The Judge Will Make Their Own Benefits Determination
The judge will not give deference to the insurance company’s determination. Instead, they will make their own decision about whether you deserve long-term disability based on the information in front of them.
This type of review is called de novo. It is Latin for “starting at the beginning.” However, starting from that point does not allow you to build the record from scratch.
The only way that a judge will hear from you in the appeal is through the motion that your attorney files explaining your case. However, this motion will need to cite to the record to be persuasive. If someone makes claims that have little support from the evidence, the judge may not give them much weight.
You Can’t Testify on Your Own Behalf
You will not be able to explain yourself to the judge. If they have any questions, they will look to the record. The judge can’t hear from you personally about your job duties and your disability. Everything will need to be apparent to them from the record. This is why you need to take it very seriously earlier in the case.
You may still have the ability to settle your case with the insurance company before the judge issues a decision. The defendant may make a settlement offer for less than the benefits that you seek. Your attorney would review the settlement offer and advise you whether it is in your best interests. If you have presented a strong case to the judge, the insurance company may try to settle to reduce their risk.
If there is no settlement, the district court judge will issue a decision in your case. In many cases, this may be the first time that you hear from the judge. The decision will come after they have considered the motions and the administrative record.
Taking Your Case to an Appeals Court
If you are still not successful at the district court phase of your ERISA appeal, you can take your case to a federal appeals court. However, the rules for this proceeding remain the same. You will also not get to introduce new evidence here. The appeals court will review the same record as the district court judge.

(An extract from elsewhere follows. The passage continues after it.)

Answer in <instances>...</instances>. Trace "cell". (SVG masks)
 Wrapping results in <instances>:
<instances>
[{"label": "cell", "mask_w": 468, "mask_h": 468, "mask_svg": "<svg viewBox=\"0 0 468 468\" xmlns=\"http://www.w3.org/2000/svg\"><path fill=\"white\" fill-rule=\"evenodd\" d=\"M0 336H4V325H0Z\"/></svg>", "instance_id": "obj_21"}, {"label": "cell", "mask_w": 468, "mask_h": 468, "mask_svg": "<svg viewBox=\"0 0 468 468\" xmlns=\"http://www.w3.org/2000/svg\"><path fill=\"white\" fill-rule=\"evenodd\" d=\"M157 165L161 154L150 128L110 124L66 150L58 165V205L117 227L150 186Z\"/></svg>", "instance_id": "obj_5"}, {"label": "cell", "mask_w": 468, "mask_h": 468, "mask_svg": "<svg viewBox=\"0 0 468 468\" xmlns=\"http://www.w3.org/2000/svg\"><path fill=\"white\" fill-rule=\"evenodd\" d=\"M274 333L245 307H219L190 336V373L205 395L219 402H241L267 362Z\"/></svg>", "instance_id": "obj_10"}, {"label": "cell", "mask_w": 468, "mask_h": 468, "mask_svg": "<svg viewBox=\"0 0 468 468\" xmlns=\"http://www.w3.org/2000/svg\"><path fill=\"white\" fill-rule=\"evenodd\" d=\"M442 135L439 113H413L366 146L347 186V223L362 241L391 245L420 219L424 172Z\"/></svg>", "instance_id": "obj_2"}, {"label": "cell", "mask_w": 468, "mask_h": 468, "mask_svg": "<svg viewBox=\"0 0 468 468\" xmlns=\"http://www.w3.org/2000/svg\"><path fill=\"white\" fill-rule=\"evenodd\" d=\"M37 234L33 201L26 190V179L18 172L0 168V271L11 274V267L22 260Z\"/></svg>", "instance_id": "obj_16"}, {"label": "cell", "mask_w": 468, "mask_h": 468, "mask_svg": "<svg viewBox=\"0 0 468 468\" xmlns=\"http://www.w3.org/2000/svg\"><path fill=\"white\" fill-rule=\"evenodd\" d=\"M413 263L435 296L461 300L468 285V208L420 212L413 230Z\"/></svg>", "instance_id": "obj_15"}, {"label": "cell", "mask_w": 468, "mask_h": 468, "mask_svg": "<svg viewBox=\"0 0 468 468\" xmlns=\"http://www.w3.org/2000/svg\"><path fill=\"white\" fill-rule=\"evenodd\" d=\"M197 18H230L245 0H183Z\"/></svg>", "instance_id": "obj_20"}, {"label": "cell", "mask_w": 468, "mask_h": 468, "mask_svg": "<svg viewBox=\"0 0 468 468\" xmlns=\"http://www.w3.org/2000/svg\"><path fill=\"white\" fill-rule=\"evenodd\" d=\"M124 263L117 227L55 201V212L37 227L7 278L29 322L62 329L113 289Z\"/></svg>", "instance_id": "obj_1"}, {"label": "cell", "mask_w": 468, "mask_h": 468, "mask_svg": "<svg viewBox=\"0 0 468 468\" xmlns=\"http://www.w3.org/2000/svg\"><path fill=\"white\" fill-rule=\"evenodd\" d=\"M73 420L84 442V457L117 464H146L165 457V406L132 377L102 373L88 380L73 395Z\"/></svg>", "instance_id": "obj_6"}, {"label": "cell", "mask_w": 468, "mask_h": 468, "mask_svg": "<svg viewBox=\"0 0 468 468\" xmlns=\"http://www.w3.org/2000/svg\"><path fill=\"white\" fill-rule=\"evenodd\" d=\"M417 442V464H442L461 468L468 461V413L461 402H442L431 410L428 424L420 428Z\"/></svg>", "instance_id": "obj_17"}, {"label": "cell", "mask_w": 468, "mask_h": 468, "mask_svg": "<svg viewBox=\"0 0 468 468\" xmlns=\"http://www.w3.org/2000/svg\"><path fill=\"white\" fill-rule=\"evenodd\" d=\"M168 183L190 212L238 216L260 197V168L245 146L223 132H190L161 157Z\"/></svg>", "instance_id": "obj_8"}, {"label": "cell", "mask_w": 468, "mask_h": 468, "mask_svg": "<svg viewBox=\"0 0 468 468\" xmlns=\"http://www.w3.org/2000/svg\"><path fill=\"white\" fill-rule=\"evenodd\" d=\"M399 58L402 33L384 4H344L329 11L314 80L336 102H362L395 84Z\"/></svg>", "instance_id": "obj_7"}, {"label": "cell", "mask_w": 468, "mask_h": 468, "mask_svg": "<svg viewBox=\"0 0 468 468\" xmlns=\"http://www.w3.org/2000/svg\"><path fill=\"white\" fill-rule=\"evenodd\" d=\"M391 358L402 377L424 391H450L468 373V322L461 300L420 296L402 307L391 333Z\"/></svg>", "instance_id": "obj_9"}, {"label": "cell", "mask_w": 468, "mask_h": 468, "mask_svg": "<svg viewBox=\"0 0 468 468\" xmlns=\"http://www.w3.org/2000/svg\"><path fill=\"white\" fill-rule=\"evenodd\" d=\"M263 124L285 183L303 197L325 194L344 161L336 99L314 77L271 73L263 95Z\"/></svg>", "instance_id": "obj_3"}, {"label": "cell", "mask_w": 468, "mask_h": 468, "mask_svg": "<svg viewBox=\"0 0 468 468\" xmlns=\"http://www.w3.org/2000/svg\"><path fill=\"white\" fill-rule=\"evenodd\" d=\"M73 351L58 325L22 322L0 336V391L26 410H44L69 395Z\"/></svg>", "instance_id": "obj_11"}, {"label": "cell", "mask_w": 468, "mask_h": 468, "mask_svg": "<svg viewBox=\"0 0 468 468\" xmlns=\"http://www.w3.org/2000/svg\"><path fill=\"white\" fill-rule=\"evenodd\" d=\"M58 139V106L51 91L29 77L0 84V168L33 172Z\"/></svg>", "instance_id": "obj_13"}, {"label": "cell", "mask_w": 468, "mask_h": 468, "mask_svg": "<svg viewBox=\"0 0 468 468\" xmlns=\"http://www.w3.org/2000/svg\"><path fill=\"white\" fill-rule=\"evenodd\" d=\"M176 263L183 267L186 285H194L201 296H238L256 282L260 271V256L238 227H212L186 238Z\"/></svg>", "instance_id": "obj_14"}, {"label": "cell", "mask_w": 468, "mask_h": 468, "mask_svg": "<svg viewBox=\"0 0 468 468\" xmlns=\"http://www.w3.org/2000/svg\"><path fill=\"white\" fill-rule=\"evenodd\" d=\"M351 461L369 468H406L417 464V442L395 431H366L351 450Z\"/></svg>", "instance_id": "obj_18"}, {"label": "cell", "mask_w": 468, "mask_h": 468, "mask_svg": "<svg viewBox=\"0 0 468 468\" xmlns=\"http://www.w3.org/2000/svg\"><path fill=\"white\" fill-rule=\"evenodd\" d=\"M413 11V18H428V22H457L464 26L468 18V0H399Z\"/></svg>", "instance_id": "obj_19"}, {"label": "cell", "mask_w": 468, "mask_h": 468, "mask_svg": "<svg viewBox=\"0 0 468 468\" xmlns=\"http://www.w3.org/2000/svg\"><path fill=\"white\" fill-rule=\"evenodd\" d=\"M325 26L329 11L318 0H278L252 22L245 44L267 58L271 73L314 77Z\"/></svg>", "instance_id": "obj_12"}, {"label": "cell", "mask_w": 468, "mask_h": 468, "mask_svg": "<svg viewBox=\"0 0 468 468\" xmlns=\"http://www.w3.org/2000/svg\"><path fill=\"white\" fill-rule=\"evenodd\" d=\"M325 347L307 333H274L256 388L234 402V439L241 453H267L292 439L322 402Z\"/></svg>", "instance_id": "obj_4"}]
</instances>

Instead of taking a fresh look at the record as the previous judge did, they are only checking to see if the district court judge made an error. They will give some deference to the judge, and they will only reverse the decision if they see that the judge did something wrong.
What this all means for you is that you need to take the claims process seriously from the very beginning. While you may not be able to control whether the insurance company denies your claim, you can present the strongest case possible in your initial documentation to the insurance company.
How an Experienced ERISA Attorney Helps You
If you receive a claim denial, you should act quickly to appeal. This is not something that you should try to do on your own. An experienced ERISA attorney can help you file the most effective appeal possible, building a strong record that you can use later in the process if you need to file a federal ERISA lawsuit. This gives you the best chance to convert a denial to granted benefits.
Your ERISA attorney can:
- Help you at the claims stage by reviewing your application and making sure that you have sufficient evidence to prove your disability claim.
- Speak with the insurance company if it denied the claim to clear up any misunderstandings that caused the denial.
- Work on your appeal to the insurance company, building an appeal record for you to counteract and address the initial reasons for the denial.
- Negotiate with the insurance company, if it is possible.
- Take your case to federal district court if your insurance company appeal is unsuccessful.
- Draft your motion in federal court arguing your case.